Seit über 45 Jahren arbeitet er als Kulturjournalist für Zeitungen und Zeitschriften. Spezialisiert auf Literatur, Musik, visuelle Kunst und Theater, erschien seine erste Veröffentlichung in "Il Ponte" 1964. Von 1970 bis 1997 arbeitete er bei GR3 für die RAI. Er forscht über Literatur und Musik und deren wechselseitige Beziehung zueinander.
Rodolfo Tomassi unterrichtete an der Musikschule von Sesto Fiorentino (Florenz) und an der Musikschule von Fiesole. Er war künstlerischer Leiter der Internationalen Kurse für Vokalmusik der Renaissance und des Barocks in Gargonza, sowie des Festivals Spazio Musica Antica (von 1977 bis 1986).
Daneben hat er bei Opern, Musik- und Theatervorstellungen in Italien sowie im Ausland Regie geführt: “Rappresentazione di hanima et di corpo” von E. d’Cavalieri; “La barca di Venezia per Padova” von A. Banchieri; die Intermezzi für “La Pellegrina”; “Euridice” von J. Peri, “Dido and Aeneas” von H. Purcell; “Intenzione Monteverdi, Il sogno di Orfeo” (Musik von Peri, Monteverdi, Gluck); “La serva padrona” und “Lo frate 'nnamorato” von Pergolesi; “Intenzione Rossini, Dalla casa del diavolo” (Musik von Monteverdi, Pergolesi, Boccherini); “Umana Dea” (eine Studie zu „Norma“ von V. Bellini); “Amor Difforme” (eine Studie zu „Rigoletto“ von G. Verdi); und “Il Giardino di Arianna” von G. Melai - D.Bertini - A. Sidney.
Zu seinen Publikationen zählen zahlreiche Artikel zu unterschiedlichen Themen. Eines seiner wichtigsten Veröffentlichungen ist ein Fachlexikon über die italienischen Schriftsteller des 20. Jahrhunderts (Verlag Helicon). Zurzeit bereitet er einen Band zur musikalischen und dramaturgischen Phänomenologie Giacomo Puccinis vor.

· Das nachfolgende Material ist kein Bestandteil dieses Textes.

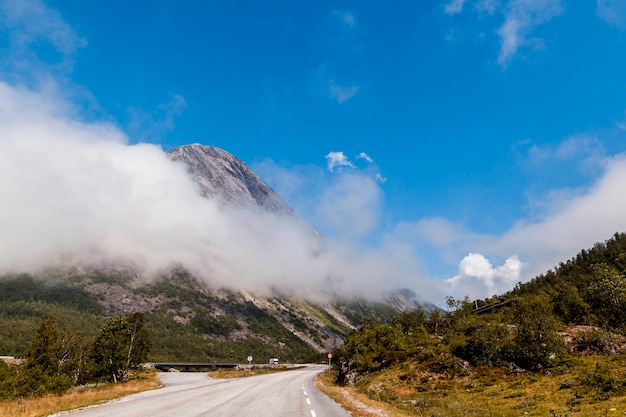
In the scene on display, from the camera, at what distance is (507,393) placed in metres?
27.9

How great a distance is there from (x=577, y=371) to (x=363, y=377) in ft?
95.3

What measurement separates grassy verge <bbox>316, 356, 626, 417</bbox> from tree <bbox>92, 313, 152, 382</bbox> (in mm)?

Guilherme Dalle wurde 1977 in Brasilien geboren, ist Diplombauingenieur, hat sich an der Universität von Pernambuco in Brasilien in Finanzverwaltung spezialisiert, und hat den Global Executive MBA an der Universität Bocconi von Mailand abgelegt.
Seit 2005 ist er Direktor der Abteilung für Internationalen Beziehungen an der Accademia Europea di Firenze.“
Nach Abschluss der kaufmännischen Berufsschule in Zürich hat Isabel Berger in der Schweiz wie in Italien umfassende Erfahrung im kaufmännischen Bereich sowie im Sekretariat erworben.
Neben ihrer Muttersprache Deutsch spricht sie fließend Englisch, Französisch und natürlich Italienisch.